# Newbe, need help identifing parts required for 8304 locomotive (Lionel)



## Blk69 (Feb 23, 2010)

Hello all, this is my first post to this forum. I am in the process of trying to get my daughters interested in model trains (under 10). I was given a loinel 8304 engine with matching tener. This engine has a few problems. Forgive me if I don't use the correct terminalogy. It is a 4-4-2 engine. 

One of the diecast front wheels has cracked (small front wheel, not drive wheels) in half and the whole assembly falls of the tracks. Does anyone offer replacement wheels? I have had to remove this front section on a similar (older) engine due to it derailing about 1/2 the time it went thru a turn out. 

It looks like there was a tracken rubber insert on one of the drive wheels. It is missing now. Are replacements available?

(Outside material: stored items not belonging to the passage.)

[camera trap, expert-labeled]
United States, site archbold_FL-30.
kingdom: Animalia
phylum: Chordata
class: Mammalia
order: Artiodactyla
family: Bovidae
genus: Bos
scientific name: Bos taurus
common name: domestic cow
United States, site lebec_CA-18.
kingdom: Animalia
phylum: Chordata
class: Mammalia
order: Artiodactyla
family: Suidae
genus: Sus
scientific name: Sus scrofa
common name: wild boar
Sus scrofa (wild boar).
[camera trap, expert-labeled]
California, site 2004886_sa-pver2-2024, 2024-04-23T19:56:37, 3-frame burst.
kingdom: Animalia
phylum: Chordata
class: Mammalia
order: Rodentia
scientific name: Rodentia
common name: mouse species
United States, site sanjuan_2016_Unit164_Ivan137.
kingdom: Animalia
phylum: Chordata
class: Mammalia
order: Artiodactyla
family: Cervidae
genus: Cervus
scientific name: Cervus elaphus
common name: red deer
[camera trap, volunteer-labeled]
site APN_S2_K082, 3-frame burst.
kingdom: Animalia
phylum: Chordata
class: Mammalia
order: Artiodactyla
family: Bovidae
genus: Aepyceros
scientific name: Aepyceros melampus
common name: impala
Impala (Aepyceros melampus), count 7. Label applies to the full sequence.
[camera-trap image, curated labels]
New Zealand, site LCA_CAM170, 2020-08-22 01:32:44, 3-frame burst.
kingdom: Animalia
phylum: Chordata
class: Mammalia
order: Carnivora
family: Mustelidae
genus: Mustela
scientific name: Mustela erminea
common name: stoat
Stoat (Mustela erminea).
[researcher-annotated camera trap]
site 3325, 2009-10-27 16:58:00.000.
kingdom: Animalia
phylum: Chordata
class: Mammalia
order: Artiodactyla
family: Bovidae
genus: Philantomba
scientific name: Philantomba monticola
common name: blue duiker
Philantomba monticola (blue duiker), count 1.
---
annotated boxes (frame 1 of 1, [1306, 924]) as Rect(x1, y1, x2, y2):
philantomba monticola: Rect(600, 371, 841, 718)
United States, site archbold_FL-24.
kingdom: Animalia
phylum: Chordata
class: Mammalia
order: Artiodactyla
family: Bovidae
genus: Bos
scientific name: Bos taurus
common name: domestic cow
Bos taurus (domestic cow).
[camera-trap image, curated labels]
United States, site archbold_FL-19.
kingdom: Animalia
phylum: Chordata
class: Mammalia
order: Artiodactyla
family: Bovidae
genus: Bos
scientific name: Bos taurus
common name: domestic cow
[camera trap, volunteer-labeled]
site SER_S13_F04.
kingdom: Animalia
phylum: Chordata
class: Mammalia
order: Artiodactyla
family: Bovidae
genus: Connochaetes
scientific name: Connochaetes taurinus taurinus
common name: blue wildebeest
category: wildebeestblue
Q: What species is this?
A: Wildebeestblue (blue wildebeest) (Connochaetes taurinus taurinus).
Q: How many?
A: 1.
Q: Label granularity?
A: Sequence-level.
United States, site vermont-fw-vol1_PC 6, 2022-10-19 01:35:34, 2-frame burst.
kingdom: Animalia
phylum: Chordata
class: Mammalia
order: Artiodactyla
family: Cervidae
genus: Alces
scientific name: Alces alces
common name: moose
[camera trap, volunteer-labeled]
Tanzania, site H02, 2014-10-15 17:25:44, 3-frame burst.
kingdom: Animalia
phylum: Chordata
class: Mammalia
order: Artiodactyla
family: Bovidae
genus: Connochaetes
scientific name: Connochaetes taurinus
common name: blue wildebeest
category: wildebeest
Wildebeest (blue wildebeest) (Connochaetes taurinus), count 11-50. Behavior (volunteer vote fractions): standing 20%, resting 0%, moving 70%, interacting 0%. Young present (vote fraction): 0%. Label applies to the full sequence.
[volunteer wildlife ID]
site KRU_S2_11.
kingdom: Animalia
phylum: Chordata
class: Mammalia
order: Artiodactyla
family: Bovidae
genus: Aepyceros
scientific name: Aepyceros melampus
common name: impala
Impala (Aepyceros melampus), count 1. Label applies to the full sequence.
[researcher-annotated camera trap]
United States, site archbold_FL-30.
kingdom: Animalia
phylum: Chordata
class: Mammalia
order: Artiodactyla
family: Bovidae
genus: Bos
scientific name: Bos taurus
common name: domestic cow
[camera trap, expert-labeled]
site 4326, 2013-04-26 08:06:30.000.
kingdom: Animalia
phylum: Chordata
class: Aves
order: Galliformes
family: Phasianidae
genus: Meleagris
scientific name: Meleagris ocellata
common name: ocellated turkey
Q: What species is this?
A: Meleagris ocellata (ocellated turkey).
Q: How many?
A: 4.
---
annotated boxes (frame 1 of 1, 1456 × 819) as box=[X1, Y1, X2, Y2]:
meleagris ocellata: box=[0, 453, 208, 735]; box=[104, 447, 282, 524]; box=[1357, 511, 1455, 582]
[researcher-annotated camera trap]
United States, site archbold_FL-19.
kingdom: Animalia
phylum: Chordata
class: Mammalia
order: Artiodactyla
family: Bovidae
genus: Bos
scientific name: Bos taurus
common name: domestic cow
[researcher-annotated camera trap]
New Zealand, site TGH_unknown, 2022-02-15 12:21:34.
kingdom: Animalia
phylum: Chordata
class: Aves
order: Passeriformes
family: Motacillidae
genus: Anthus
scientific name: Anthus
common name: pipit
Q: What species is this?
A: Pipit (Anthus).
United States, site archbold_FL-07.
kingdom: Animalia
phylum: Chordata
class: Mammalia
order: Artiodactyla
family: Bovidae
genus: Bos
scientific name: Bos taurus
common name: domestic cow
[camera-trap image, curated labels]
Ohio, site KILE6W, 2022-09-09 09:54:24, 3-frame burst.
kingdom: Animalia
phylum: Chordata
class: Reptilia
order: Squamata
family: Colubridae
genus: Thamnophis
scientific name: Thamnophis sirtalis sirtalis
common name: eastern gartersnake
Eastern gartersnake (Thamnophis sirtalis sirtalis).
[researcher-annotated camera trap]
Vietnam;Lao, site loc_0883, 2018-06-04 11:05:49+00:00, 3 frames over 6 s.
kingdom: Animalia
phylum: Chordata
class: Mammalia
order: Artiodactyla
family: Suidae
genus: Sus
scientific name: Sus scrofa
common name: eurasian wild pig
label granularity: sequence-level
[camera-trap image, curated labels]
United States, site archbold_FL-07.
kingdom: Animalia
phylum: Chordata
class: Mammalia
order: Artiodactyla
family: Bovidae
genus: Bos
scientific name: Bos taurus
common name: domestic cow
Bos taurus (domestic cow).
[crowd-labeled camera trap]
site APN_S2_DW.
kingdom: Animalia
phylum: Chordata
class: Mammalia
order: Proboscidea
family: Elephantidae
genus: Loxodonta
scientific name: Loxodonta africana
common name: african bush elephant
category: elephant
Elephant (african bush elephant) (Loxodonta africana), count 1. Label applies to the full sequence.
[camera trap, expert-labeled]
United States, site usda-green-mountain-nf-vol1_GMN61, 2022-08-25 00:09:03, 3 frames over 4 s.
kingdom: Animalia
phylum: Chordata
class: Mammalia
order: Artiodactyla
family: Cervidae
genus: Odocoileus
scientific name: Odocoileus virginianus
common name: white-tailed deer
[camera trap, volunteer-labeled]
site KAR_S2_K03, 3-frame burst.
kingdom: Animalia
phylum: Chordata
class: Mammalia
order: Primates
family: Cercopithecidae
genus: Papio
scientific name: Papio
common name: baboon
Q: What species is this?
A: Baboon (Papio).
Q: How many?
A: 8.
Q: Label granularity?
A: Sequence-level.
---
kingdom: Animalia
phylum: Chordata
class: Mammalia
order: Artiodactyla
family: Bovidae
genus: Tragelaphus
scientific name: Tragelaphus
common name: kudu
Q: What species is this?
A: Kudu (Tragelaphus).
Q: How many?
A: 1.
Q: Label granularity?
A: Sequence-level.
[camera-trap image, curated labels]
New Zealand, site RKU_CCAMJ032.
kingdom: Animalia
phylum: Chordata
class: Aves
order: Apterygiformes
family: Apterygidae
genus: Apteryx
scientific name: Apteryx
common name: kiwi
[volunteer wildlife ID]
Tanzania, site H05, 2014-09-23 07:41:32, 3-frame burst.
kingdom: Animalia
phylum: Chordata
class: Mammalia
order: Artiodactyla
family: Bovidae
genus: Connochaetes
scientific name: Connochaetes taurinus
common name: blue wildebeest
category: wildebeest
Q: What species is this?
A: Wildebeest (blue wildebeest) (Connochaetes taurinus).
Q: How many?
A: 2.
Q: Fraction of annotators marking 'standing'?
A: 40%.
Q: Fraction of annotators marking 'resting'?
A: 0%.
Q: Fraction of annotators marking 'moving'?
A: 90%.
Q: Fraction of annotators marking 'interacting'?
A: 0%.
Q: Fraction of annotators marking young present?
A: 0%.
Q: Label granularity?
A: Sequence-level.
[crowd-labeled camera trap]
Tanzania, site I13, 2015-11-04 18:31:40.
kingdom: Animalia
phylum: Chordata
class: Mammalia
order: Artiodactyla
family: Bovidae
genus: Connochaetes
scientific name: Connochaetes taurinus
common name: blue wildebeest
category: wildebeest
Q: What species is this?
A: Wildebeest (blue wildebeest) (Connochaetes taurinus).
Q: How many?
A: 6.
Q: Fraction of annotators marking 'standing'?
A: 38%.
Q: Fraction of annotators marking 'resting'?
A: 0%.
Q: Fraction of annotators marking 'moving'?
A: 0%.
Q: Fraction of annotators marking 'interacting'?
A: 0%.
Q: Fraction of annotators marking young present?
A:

One of the red jews of the front grill is missing. Does anyone make this part?

Is there a good place on the internet to view diagrams of parts required so I can be sure I am ordering the correct stuff?

Any help would be greatly apprechated. Thank you.


----------



## T-Man (May 16, 2008)

Your engine is 1975 vintage. If you go to Lionel service documents on line download supplement 1-9 Page 124,125 has the part numbers for your engine.

Google Jeff the train tender, Stan Orr, or East coast train parts in NJ.

There you go!!!


----------